Friday, May 02, 2008

Measuring the Impact of Knowledge Management

Prior to the launch of this year’s AQPC KM conference, I attended the pre-conference session titled Measuring the Impact of Knowledge Management, led by Cindy Hubert. Quite a “juicy” session, but if anyone was looking for a magic bullet, they were disappointed. As in typical organizational performance management, which the session aligned well with, measuring KM impact is equally challenging and highly contextual to the business objectives and outcomes of the organization. As well, the conversations held during the process of designing and implementing measurement are as valuable as the final measurement and associated learning itself.
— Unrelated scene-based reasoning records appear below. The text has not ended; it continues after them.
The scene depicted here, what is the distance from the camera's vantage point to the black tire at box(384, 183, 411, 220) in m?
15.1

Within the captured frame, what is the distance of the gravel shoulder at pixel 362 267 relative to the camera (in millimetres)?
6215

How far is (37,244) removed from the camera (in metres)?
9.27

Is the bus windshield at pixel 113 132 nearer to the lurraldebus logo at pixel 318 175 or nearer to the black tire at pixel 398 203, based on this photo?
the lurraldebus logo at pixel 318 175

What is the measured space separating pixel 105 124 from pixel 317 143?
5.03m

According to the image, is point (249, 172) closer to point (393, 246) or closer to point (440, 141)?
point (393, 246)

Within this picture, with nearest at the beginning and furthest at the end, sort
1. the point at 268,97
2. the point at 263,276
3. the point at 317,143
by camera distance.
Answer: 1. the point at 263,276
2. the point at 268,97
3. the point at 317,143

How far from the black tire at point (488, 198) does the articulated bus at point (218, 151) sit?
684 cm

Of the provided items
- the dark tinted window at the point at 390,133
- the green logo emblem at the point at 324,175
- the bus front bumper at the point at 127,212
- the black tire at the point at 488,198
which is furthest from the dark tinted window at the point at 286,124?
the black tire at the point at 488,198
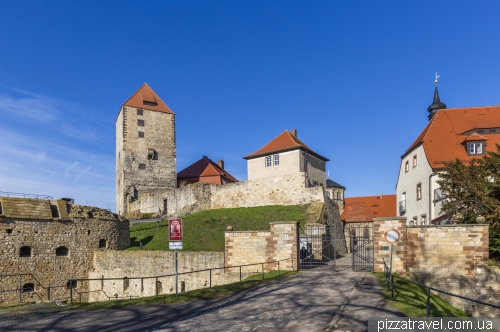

APQC has done a good job in exploring performance management in the context of KM implementation and through Cindy’s presentation provided:

  • Tips – such as “tie new KM measures to already accepted process measures and metrics,” align measures with stakeholder needs, “start thinking about measurement from day 1, KM performance management is a “thinking problem” not a “data problem, select few vital measures, align expectations with realistic outcomes, don’t establish metrics without a measurement process
  • Thinking models and frameworksAPQC’s Measurement framework, which leads to the positioning of KM activities in business process to impact business outputs and outcomes, the APQC KM Maturity Model, and most interestingly, a Value Path Analysis thinking model.
  • Tools – measurement alignment tool, examples of measures for KM programs, some case studies, and APQC’s Measurement Information Worksheet.

As well, Cindy had a few interesting observations from APQC’s work and research such as:

  • Best practice organizations do not include content management costs in measurement of KM effectiveness – a heavy up front investment takes a long time to prove value
  • Top five objectives for KM Programs across best practice partners are productivity, quality of products and services, increase profitability and cash flow, avoid redundancy and reinvention, and improve customer service.

The one thing I wish we would have had more time to discuss is the real tough part – attribution, and establishing causal links between KM activity measures and proxy measures to business outcomes when there are many other initiatives and activities underway that feed into those outcomes. And one final observation – through much of the language Cindy was using, I got the impression that “knowledge is an object” was an underlying assumption for much of what she presented. Unfortunately there was not enough time to explore this a bit to see if I was mistaken, and to look at some specific cases where the impact of tacit knowledge was being measured, which to me, would be as challenging as measuring the impact of learning and development.